POUR: Perceivable, Operable, Understandable, Robust
POUR is the organizing framework of the W3C Web Content Accessibility Guidelines. Every one of the 78 WCAG 2.1 success criteria sits under one of four principles — Perceivable, Operable, Understandable, and Robust. The framework was introduced in WCAG 2.0 (2008) and is preserved in WCAG 2.1 (2018) and WCAG 2.2 (October 2023).
PPerceivable
Information and UI components must be presentable to users in ways they can perceive. They cannot be invisible to all of a user's senses.
Example criteria:
- Alt text on meaningful images (WCAG 1.1.1)
- Captions on prerecorded video (1.2.2)
- Color contrast of at least 4.5:1 for body text (1.4.3)
- Resizable text up to 200% (1.4.4)
- No reliance on color alone to convey meaning (1.4.1)
What failure looks like: Per WebAIM Million 2026, the top two perceivable failures are low contrast text (83.9% of home pages) and missing alt text (53.1%).
OOperable
UI components and navigation must be operable. Users must be able to operate the interface — interface cannot require interaction a user cannot perform.
Example criteria:
- Keyboard accessibility for every interactive control (2.1.1)
- No keyboard traps (2.1.2)
- Visible focus indicators (2.4.7)
- Skip-to-content links (2.4.1)
- No content flashes more than 3 times per second (2.3.1)
- Target size for pointer inputs at least 24x24 px (WCAG 2.2: 2.5.8)

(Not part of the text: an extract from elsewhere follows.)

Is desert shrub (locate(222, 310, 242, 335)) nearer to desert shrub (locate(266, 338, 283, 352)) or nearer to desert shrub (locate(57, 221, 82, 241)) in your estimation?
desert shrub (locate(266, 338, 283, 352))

What failure looks like: Empty links (46.3%) and empty buttons (30.6%) are the most prevalent operable failures — users see something clickable but assistive tech reads nothing.
UUnderstandable
Information and operation of the UI must be understandable. Content must be readable and predictable; users must be helped to avoid and correct mistakes.
Example criteria:
- html lang attribute (3.1.1)
- Foreign-language passages marked with lang (3.1.2)
- Consistent navigation across pages (3.2.3)
- Error identification in text, not only color (3.3.1)
- Labels and instructions for inputs (3.3.2)
- No cognitive function tests for authentication (WCAG 2.2: 3.3.8)
What failure looks like: Missing form input labels (51% of home pages) is the most prevalent understandable failure.
RRobust
Content must be robust enough that it can be interpreted reliably by a wide variety of user agents, including assistive technologies.
Example criteria:
- Name, Role, Value exposed on every UI component (4.1.2)
- ARIA used correctly — and only where native HTML cannot express semantics
- Valid HTML parsing (historically 4.1.1, retired in WCAG 2.2)
- Status messages exposed via role="status", role="alert", aria-live (4.1.3)
What failure looks like: Per WebAIM, ARIA usage is up 27% YoY and 6x since 2019 — but pages with ARIA average MORE errors than pages without. ARIA is a last resort, not a fix for poor HTML.
Ready to map this to your site? Open the 50-item ADA compliance checklist — items are tagged with the WCAG criterion and the POUR principle they sit under.
FAQ
- What does POUR stand for?
- POUR is the acronym for the four guiding principles of the W3C Web Content Accessibility Guidelines: Perceivable, Operable, Understandable, and Robust. Every WCAG success criterion is organized under one of these four principles.
- What is an example of "Perceivable"?
- Adding alt text to an image makes it perceivable to a screen reader user. Providing captions for a video makes it perceivable to a Deaf user. Ensuring 4.5:1 color contrast (WCAG 1.4.3) makes text perceivable to a low-vision user.
- What is an example of "Operable"?
- Making every interactive control reachable and usable with the keyboard alone (WCAG 2.1.1) is the most common Operable requirement. Other examples: visible focus indicators (2.4.7), skip-to-content links (2.4.1), and avoiding seizure-triggering flash (2.3.1).
- What is an example of "Understandable"?
- Setting the page language with the html lang attribute (WCAG 3.1.1) is the canonical Understandable example. Others: consistent navigation across pages (3.2.3), clear error identification (3.3.1), and predictable focus behavior (3.2.1).
- What is an example of "Robust"?
- Robust means content works with current and future user agents — especially assistive technology. The flagship Robust criterion is 4.1.2 Name, Role, Value: every UI component must expose its name, role, and state to assistive tech. Using ARIA correctly (rather than reinventing semantics) is the canonical Robust practice.